Lee Owens, age 56, said he was supposed to have triple bypass surgery on Aug. 12 at St. Thomas West Hospital in Nashville, Tenn. Three of the arteries around his heart are 100%, 90%, and 70% blocked. Mr. Owens said the hospital called him Aug. 10 to postpone his surgery because they’ve cut back elective procedures to just one each day because the ICU beds there are full.
“I’m okay with having to wait a few days (my family isn’t!), especially if there are people worse than me, but so much anger at the reason,” he said. “These idiots that refused health care are now taking up my slot for heart surgery. It’s really aggravating.”
Anjali Bright, a spokesperson for St. Thomas West, provided a statement to this news organization saying they are not suspending elective procedures, but they are reviewing those “requiring an inpatient stay on a case-by-case basis.”
She emphasized, though, that “we will never delay care if the patient’s status changes to ‘urgent.’ ”
“Because of how infectious this variant is, this has the potential to be so much worse than what we saw in January,” said Donald Williamson, MD, president of the Alabama Hospital Association.
Dr. Williamson said they have modeled three possible scenarios for spread in the state, which ranks dead last in the United States for vaccination, with just 35% of its population fully protected. If the Delta variant spreads as it did in the United Kingdom, Alabama could see it hospitalize up to 3,000 people.
“That’s the best scenario,” he said.

- **Entries supplied**:
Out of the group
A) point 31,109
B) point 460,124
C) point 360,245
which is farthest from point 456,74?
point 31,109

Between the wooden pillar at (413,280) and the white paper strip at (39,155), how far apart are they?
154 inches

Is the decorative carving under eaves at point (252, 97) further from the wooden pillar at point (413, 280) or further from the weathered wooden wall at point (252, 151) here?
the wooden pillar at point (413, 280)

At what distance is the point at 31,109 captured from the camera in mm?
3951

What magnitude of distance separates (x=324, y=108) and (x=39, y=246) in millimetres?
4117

--

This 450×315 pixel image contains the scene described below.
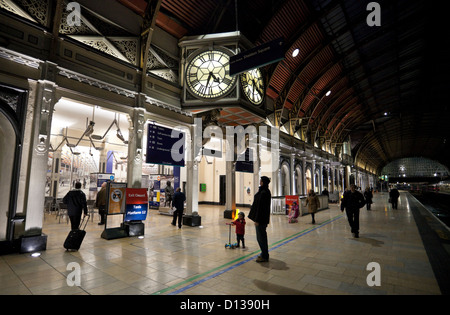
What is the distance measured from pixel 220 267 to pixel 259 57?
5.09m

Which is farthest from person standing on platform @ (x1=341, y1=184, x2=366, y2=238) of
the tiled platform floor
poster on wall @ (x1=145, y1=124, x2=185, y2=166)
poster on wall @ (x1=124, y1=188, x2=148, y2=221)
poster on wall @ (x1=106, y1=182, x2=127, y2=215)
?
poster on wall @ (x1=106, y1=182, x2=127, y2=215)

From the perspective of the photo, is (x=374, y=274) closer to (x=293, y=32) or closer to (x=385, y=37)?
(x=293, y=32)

- **Tasks to complete**:
• 1. Write out the passage of the hospital article between "Dr. Williamson said" and "to 3,000 people.", inclusive.
• 2. According to the hospital article, what share of Alabama's population is fully vaccinated?
• 3. Name every person identified by name in the hospital article.
The listing has no connection to the hospital article.

- **Completed exercise**:
• 1.
Dr. Williamson said they have modeled three possible scenarios for spread in the state, which ranks dead last in the United States for vaccination, with just 35% of its population fully protected. If the Delta variant spreads as it did in the United Kingdom, Alabama could see it hospitalize up to 3,000 people.

• 2. 35%

• 3. Lee Owens, Anjali Bright, Donald Williamson